/ A question has arisen on the net concerning why the scores +5 for a match and
/-4 for a mismatch are used as a default by BLASTN, and what the consequences of
/changing the default match score from +5 would be.
[some information deleted]
/ Given the model described above, there are only two distinct scores (match
/and mismatch), and multiplying by a constant changes only the number of bits
/represented by a unit score. Fixing the score for a mismatch at -4 allows a
/range of PAM matrices to be selected by varying M, the score for a match, as
/summarized in the following table.
/
/ PAM Percent Bits/Unit Average information 90% Efficiency
/M distance conserved score per position (bits) range (PAMs)
/
/1 0.3 99.7 1.992 1.97 0 - 5
/2 5.3 94.9 0.968 1.63 0 - 17
/3 16.0 85.6 0.595 1.18 1 - 33
/4 30.2 75.0 0.396 0.79 8 - 49
/5 47.0 65.1 0.275 0.51 21 - 68
/6 65.0 56.5 0.196 0.32 36 - 86
/7 86.0 48.8 0.138 0.19 56 - 108
/8 109.0 42.5 0.096 0.11 79 - 131
/
/It will be seen that M = +5 (the BLASTN default) corresponds to a PAM distance
/of 47 PAMs, or sequences that are about 65% conserved when back mutations are
/considered.
[a little more stuff deleted]
/PAM-47 scores are at least 90% efficient in
/detecting the similarity of sequences diverged by anywhere from 21 to 68 PAMs
/(82% to 55% sequence conservation), which seems like the most typical range of
/similarity sought.
What do you mean when you say the search is 90% efficient? Does this
mean that up to 10% of the matches in this range could be missed, and that
an even higher proportion of matches outside the range (for example, 100%
identity) could be missed as well?
On an unrelated topic, are there any plans by the people who
maintain the GenBank server to provide a means to restrict the amount of
output that BLAST returns? I received a message from GenBank that our
mailer had bounced the BLAST output because it was too large.

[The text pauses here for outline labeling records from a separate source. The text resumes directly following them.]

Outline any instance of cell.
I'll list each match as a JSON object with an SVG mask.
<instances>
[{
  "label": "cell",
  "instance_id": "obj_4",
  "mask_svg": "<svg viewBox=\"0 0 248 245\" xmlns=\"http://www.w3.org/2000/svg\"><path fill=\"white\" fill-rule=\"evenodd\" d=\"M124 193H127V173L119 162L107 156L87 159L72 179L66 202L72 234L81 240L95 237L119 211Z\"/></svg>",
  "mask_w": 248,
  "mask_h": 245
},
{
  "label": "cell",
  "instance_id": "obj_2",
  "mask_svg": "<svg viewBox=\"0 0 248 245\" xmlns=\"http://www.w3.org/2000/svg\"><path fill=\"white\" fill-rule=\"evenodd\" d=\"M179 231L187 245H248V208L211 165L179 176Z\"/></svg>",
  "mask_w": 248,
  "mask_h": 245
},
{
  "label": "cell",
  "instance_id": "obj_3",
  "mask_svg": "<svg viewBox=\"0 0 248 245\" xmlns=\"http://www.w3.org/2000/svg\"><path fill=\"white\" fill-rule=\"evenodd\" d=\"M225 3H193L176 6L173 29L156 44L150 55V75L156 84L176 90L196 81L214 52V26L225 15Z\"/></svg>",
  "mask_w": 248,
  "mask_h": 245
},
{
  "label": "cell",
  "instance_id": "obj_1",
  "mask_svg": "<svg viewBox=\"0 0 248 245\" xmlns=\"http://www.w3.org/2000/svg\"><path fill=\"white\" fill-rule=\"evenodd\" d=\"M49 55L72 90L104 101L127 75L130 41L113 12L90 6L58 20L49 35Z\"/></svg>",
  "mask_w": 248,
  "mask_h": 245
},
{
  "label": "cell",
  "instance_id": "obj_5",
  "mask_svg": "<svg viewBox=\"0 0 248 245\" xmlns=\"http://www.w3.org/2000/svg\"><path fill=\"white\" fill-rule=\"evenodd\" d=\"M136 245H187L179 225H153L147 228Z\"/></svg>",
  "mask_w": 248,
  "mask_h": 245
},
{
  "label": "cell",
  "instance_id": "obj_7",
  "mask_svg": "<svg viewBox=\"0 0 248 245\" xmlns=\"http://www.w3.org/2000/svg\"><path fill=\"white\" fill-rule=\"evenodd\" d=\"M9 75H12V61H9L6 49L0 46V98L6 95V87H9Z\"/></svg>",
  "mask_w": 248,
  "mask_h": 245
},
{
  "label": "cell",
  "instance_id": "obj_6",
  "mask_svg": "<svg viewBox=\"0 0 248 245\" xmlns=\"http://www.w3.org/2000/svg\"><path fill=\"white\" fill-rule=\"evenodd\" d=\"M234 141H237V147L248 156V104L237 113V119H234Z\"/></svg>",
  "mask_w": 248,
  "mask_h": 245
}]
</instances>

The people
who provide the TCP/IP package for our VAX say that the SMPT protocol
automatically rejects mail larger than 1 MByte to prevent the malicious
squandering of system resources.
Stephen Clark
clark at galen.oci.utoronto.ca (Internet)
clark at utoroci (Netnorth/Bitnet)
"For what it is worth, many of the legends accompanying figures in this journal
are not very different, although we take some care to provide each sentence
with a verb if the author has overlooked the need for one." -J.Maddox, Nature.